Hardiknas 2026 Jateng: SMK Jadi Garda Depan Ketahanan Pangan Nasional

Hardiknas 2026 Jateng: SMK Jadi Garda Depan Ketahanan Pangan Nasional
Sragen, mitrapolrinews.com – Peringatan Hari Pendidikan Nasional (Hardiknas) 2026 tingkat Provinsi Jawa Tengah dipusatkan di SMK Negeri 1 Kedawung, Kabupaten Sragen, Sabtu (2/5/2026). Penunjukan sekolah vokasi ini menegaskan peran strategis pendidikan kejuruan sebagai motor penggerak ketahanan pangan nasional.

Gubernur Jawa Tengah, Ahmad Luthfi, bertindak sebagai inspektur upacara sekaligus membacakan amanat Menteri Pendidikan Dasar dan Menengah (Mendikdasmen). Dalam amanat tersebut ditegaskan bahwa pendidikan merupakan proses memuliakan manusia yang harus tercermin dalam praktik pembelajaran nyata dan kontekstual.

Turut hadir dalam kegiatan tersebut Sekretaris Daerah Provinsi Jawa Tengah Sumarno, Bupati Sragen Sigit Pamungkas, serta Wali Kota Surakarta Respati Achmad Ardianto.

Ahmad Luthfi menyampaikan bahwa Hardiknas menjadi momentum penting untuk memperkuat peran pendidikan dalam membentuk masa depan generasi muda. Ia menekankan bahwa pembelajaran tidak hanya berlangsung di dalam kelas, tetapi juga melalui pengalaman nyata di lingkungan keluarga dan masyarakat.

“Dengan pendidikan yang baik, anak-anak diharapkan mampu berinteraksi, beradaptasi, dan memiliki masa depan yang lebih baik bagi bangsa dan negara,” ujarnya.

Pemilihan SMK Negeri 1 Kedawung sebagai lokasi peringatan bukan tanpa alasan. Sekolah ini dinilai berhasil mengintegrasikan pembelajaran vokasi dengan program ketahanan pangan, sejalan dengan peta jalan pembangunan Jawa Tengah tahun 2026 yang menitikberatkan pada swasembada pangan.

Berbagai program keahlian unggulan dikembangkan, seperti budidaya tanaman pangan (hortikultura) dan agribisnis perkebunan. Selain itu, sekolah juga memiliki fasilitas kebun produktif yang dimanfaatkan sebagai laboratorium pembelajaran sekaligus mendukung program Makan Bergizi Gratis (MBG).

“SMKN 1 Kedawung memiliki kebun sebagai role model ketahanan pangan. Ada kelengkeng, jeruk, durian, jambu, dan lainnya yang sebagian sudah dimanfaatkan untuk program MBG,” jelas Luthfi.

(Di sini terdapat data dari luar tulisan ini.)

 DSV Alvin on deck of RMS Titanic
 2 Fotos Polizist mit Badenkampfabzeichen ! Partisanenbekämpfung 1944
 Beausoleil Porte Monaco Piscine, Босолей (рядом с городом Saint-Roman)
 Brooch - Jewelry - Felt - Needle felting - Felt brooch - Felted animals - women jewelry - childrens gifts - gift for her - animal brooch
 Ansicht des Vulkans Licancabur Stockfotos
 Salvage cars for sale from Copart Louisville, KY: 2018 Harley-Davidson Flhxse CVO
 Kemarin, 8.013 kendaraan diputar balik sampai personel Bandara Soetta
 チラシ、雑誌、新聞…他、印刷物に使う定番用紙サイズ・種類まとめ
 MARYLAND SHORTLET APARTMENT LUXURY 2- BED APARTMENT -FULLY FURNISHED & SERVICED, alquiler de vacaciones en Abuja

Dalam kesempatan tersebut, Gubernur juga menyerahkan penghargaan Satyalencana Karya Satya kepada guru PNS yang telah mengabdi selama 10, 20, hingga 30 tahun lebih. Selain itu, diberikan pula apresiasi kepada pelajar berprestasi nasional, di antaranya Muhammad Azka Abdurrahman peraih medali emas cabang Teknologi Digital dalam Festival Inovasi dan Kewirausahaan Siswa Indonesia (FIKSI) 2025, serta Naila Aini Bahri peraih medali emas cabang Wirausaha Sosial.

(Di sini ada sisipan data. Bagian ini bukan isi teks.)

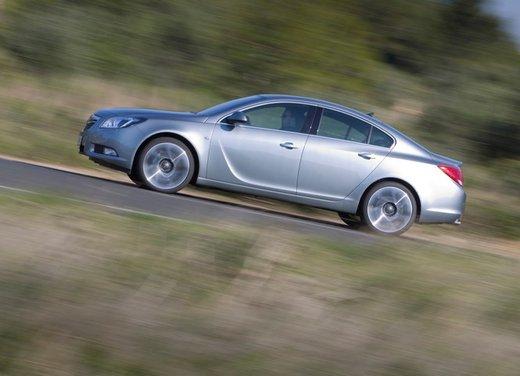 Opel Insignia: test drive della versione doppio turbo - Foto 23 di 40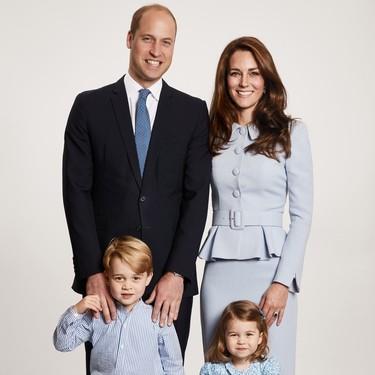 Kate Middleton elige uno de sus 'outfits' favoritos para felicitar la Navidad junto a su familia
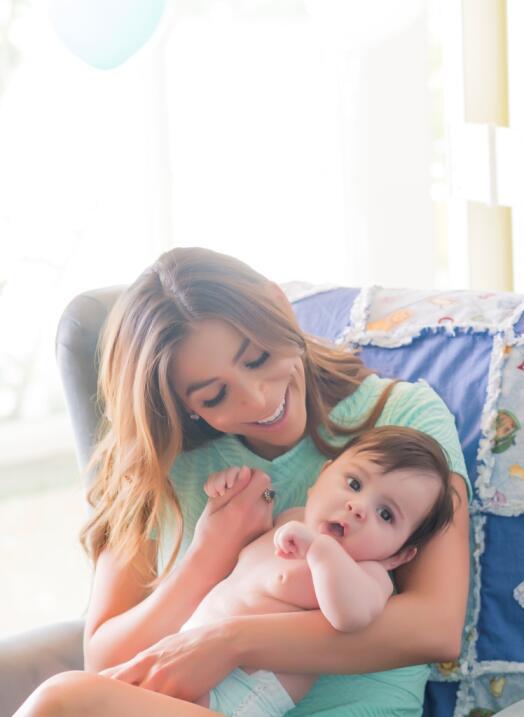 Lourdes Stephen hizo una sesión fotográfica con su bebito...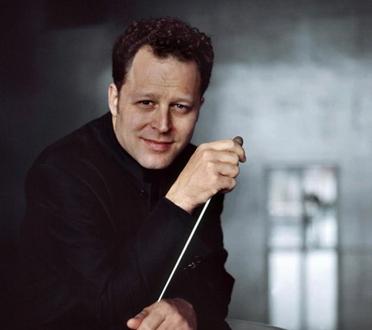 le chef américain John Axelrod dirige pour un soir l'Orchestre de Paris
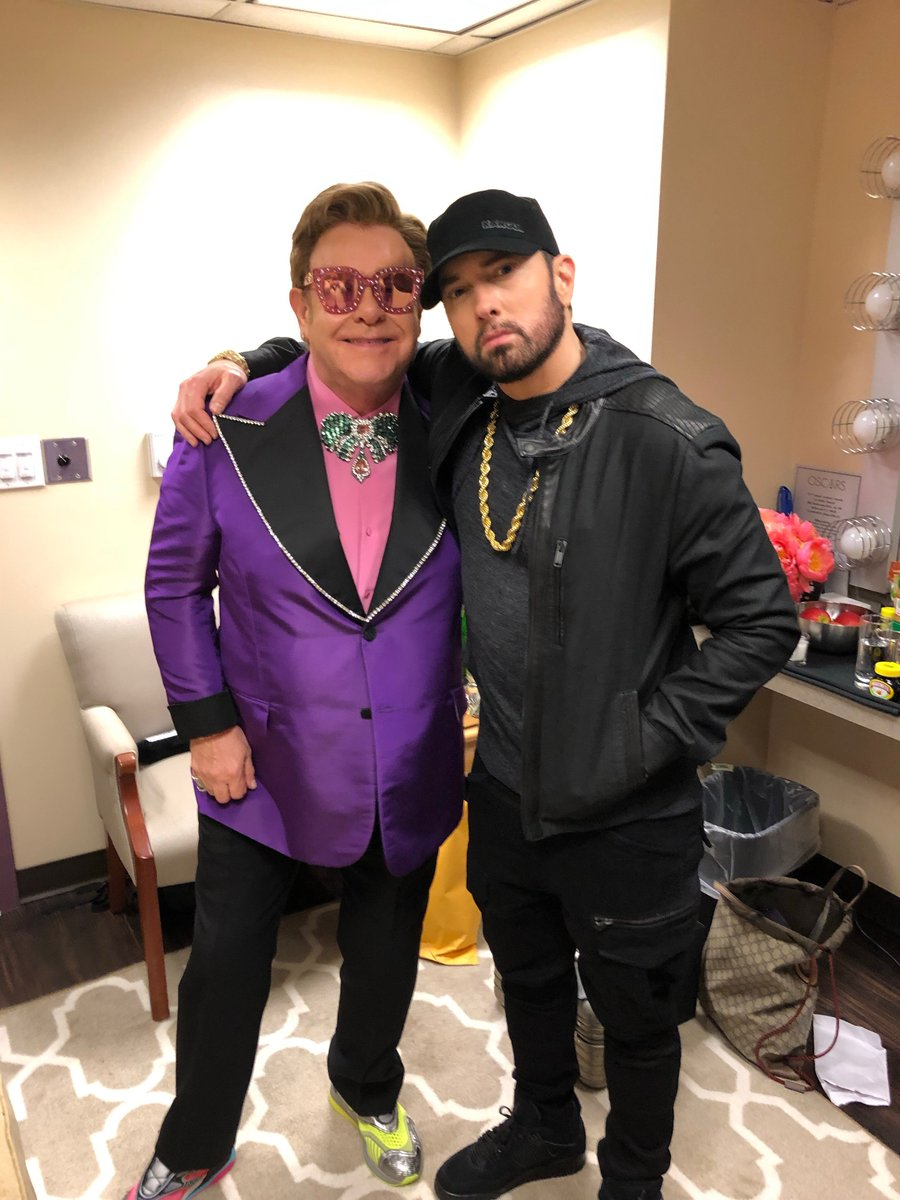 I got to see my Uncle Elton tonight at the Oscars. Congrats on your win too, Sir! @eltonofficial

Kepala SMK Negeri 1 Kedawung, Fahmi Khoiruman, menegaskan bahwa sekolahnya berkomitmen menguatkan kompetensi siswa di sektor pertanian sebagai kontribusi nyata bagi ketahanan pangan nasional. Beragam program keahlian dikembangkan secara terpadu, mulai dari agribisnis tanaman, ternak, perikanan, hingga pengolahan hasil pertanian dan tata boga.

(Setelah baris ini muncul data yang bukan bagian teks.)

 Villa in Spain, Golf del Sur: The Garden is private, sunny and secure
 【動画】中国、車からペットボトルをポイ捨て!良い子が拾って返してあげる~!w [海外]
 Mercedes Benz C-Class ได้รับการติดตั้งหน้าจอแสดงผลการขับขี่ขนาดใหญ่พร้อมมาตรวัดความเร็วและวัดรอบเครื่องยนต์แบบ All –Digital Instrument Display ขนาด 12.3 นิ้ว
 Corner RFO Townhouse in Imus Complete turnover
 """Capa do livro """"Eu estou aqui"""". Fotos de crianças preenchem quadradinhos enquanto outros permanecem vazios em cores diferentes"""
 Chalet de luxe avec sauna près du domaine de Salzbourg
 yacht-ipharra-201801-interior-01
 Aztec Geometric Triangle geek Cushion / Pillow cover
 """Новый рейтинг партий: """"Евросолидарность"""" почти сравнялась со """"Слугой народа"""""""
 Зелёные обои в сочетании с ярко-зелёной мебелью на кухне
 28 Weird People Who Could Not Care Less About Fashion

“Kami menyiapkan berbagai sektor pangan, mulai dari buah, telur, hingga ikan. Ini juga menjadi bagian dari dukungan terhadap program Makan Bergizi Gratis,” ungkapnya.

Momentum Hardiknas 2026 di SMK Negeri 1 Kedawung menjadi bukti bahwa pendidikan vokasi tidak hanya mencetak tenaga kerja terampil, tetapi juga mampu menghadirkan solusi konkret bagi tantangan bangsa. Integrasi pembelajaran dengan ketahanan pangan menjadi langkah strategis dalam mewujudkan generasi mandiri, produktif, dan berdaya saing global.